*** Source passage ***
We need GOTV for the Thomas Massie campaign.  Our goal must to reach out to the 21% that have no opinion/undecided voters.  Yes, I am ready to donate to the money bomb,

----------


## Slutter McGee

I am giving 400 to Thomas for the money bomb. He is getting the money regardless. But I am going to start a thread in the Grassroots forums claiming I wont give any of it unless I get matching donations.  

Sincerely,

Slutter McGee

----------


## GeorgiaAvenger

We need this one bad.

Already lost out on the PA senate race. Carl Wimmer lost in Utah. Things are sucking.

----------


## TruthisTreason

> I am giving 400 to Thomas for the money bomb. He is getting the money regardless. But I am going to start a thread in the Grassroots forums claiming I wont give any of it unless I get matching donations.  
> 
> Sincerely,
> 
> Slutter McGee


Matching money? I want you to drink one beer (or mixed drink) for every one dollar I donate.

----------


## Slutter McGee

> Matching money? I want you to drink one beer (or mixed drink) for every one dollar I donate.


Deal. Absolutely. Posting the thread in Grassroots. And I am already a few beers in tonight. I love my money. Love it. I have to get half drunk in order to donate. 

Sincerely,

Slutter McGee

----------


## Sola_Fide

Just a heads up...

The race is getting dirty, dirty, dirty.  The establishment teeth are coming out. All kinds of personal attacks are coming.  It's going to get worse!
*** End of Source passage ***
*** Dataset ***
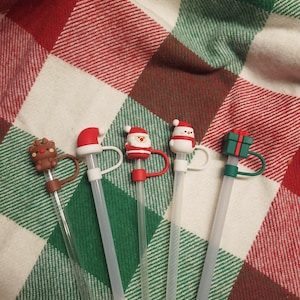 May include: Five clear drinking straws with different Christmas themed toppers. The toppers include a reindeer, Santa Claus, a snowman, Santa Claus, and a gift box.
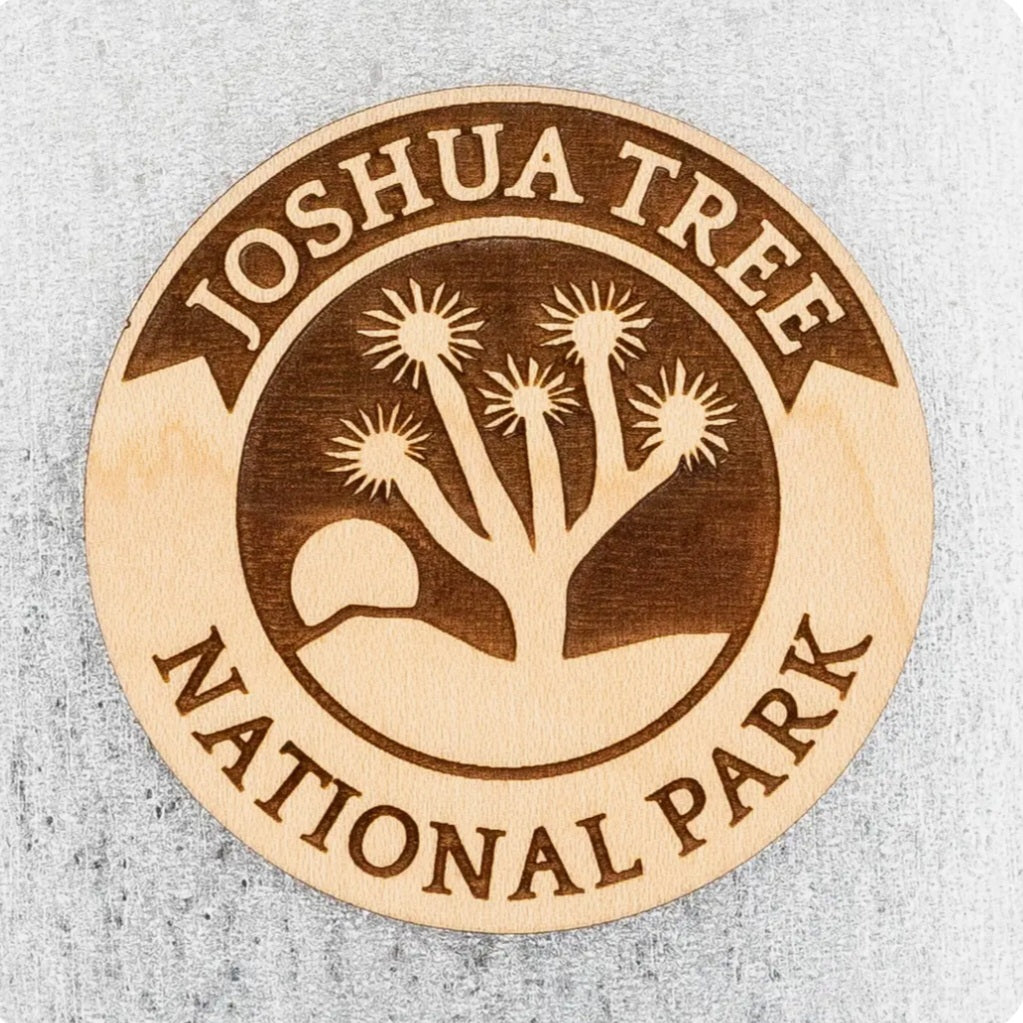 Round wood magnet with Joshua Tree National Park logo and desert tree design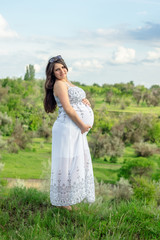 Pregnant woman in white dress, resting on a flowering meadow in summer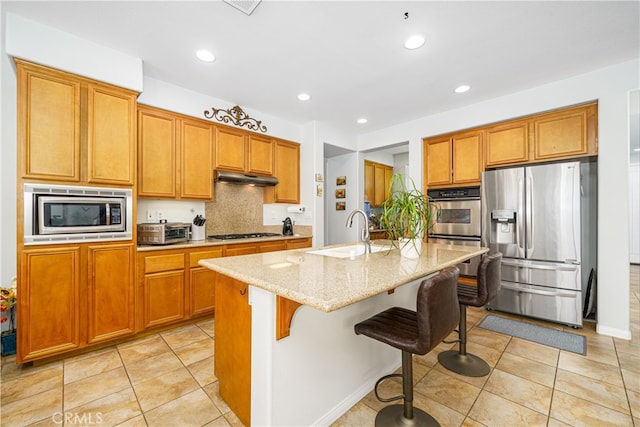 kitchen featuring sink, a kitchen island with sink, a breakfast bar area, light stone countertops, and stainless steel appliances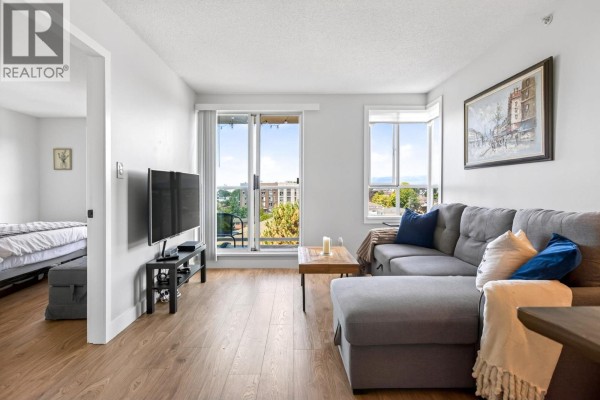 Living room with grey sectional sofa, television, and an open doorway showing a bedroom. - 806 3455 Ascot Place, Vancouver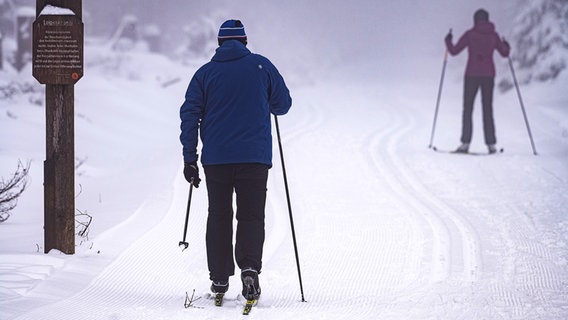Wintersportler sind mit ihren Skiern auf einer Langlaufstrecke am Sonnenberg im Harz unterwegs. © dpa-Bildfunk Foto: Swen Pförtner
*** End of Dataset ***
## Instructions to follow
Continue the forum thread about the Thomas Massie campaign, starting after its final line. The material is not needed for this exercise.

## The answer
Yay!

----------


## Rocco

Does Thomas have any sort of phone from home program that more active people who want to make a difference might want to tap into? If not, would there be a  way to do calling for him from home?

----------


## Jeremy

> Does Thomas have any sort of phone from home program that more active people who want to make a difference might want to tap into? If not, would there be a  way to do calling for him from home?


YES!

http://thomasmassie.com/phone

I thought we'd wait until after the moneybomb to promote it etc. but go for it!

----------


## Sola_Fide

> Does Thomas have any sort of phone from home program that more active people who want to make a difference might want to tap into? If not, would there be a  way to do calling for him from home?



Oh yeah!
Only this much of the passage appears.